The off-ball-runs and line-break detection features in
silly_kicks/tracking/_off_ball_runs.py (PR-S30, TF-4) are novel
implementations inspired by:

- Spearman, W. (2018). "Beyond Expected Goals." MIT Sloan Sports Analytics
  Conference.
  (OBSO framework — Off-Ball Scoring Opportunity; off-ball-runs and
  line-break concepts.)

- Power, P., Ruiz, H., Wei, X., & Lucey, P. (2017). "Not all passes are
  created equal: Objectively measuring the risk and reward of passes in
  soccer from tracking data." KDD '17.
  (Contextual passing risk/reward; qualitatively mentions line-breaking
  passes inside formation clustering.)

- Bauer, P., & Anzer, G. (2021). "Data-driven detection of counterpressing in
  professional football." Data Mining and Knowledge Discovery, 35(5), 2009-2049.
  (Section 3 describes a velocity-toward-ball heuristic for carrier
  identification, used as input to their counterpressing classifier.
  Adapted for infer_ball_carrier primitive in silly_kicks.tracking.)

- Vidal-Codina, F., Evans, N., El Fakir, B., & Billingham, J. (2022).
  "Automatic Event Detection in Football Using Tracking Data."
  Sports Engineering, 25, 18.
  (Inertia/hysteresis recommendation for ball-possession algorithms;
  motivates the gamma hysteresis parameter in infer_ball_carrier.)

The implementations are independent Python translations of the published
methodologies, not derived from any source code.
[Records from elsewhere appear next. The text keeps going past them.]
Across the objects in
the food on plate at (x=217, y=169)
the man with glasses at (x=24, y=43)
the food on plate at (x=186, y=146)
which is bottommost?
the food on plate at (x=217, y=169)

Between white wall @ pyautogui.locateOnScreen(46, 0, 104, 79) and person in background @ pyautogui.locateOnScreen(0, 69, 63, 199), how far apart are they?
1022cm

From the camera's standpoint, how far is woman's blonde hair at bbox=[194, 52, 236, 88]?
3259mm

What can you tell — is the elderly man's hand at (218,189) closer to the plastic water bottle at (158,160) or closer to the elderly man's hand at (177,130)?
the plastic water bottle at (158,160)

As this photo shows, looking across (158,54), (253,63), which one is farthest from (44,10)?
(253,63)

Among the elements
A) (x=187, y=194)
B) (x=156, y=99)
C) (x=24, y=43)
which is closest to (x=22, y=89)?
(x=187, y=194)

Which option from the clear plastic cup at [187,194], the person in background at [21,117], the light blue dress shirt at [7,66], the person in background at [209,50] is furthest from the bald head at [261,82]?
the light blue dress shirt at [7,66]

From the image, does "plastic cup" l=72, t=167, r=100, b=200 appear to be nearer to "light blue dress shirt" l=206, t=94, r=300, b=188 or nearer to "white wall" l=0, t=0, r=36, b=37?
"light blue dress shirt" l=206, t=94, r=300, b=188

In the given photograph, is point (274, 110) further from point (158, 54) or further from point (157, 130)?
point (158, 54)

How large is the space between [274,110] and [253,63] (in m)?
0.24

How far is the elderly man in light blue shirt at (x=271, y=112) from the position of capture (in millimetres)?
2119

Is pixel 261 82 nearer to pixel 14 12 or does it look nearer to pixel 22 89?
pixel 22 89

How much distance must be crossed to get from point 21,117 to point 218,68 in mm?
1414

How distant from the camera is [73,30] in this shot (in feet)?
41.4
Licensed under the same
terms as silly-kicks (MIT License).

Third-Party Code Attribution
----------------------------

The Bekkers Pressing Intensity time-to-intercept formula
(silly_kicks.tracking._kernels._bekkers_tti) is a re-implementation of
the canonical Python source published under the BSD 3-Clause License by
Joris Bekkers / UnravelSports:

    https://github.com/UnravelSports/unravelsports
    unravel/soccer/models/utils.py -- time_to_intercept()

Required attribution per BSD-3-Clause:

    Copyright (c) 2025 UnravelSports
    All rights reserved.

    Redistribution and use in source and binary forms, with or without
    modification, are permitted provided that the following conditions
    are met:
    (1) Redistributions of source code must retain the above copyright
        notice, this list of conditions and the following disclaimer.
    (2) Redistributions in binary form must reproduce the above copyright
        notice, this list of conditions and the following disclaimer in
        the documentation and/or other materials provided with the
        distribution.
    (3) Neither the name of the copyright holder nor the names of its
        contributors may be used to endorse or promote products derived
        from this software without specific prior written permission.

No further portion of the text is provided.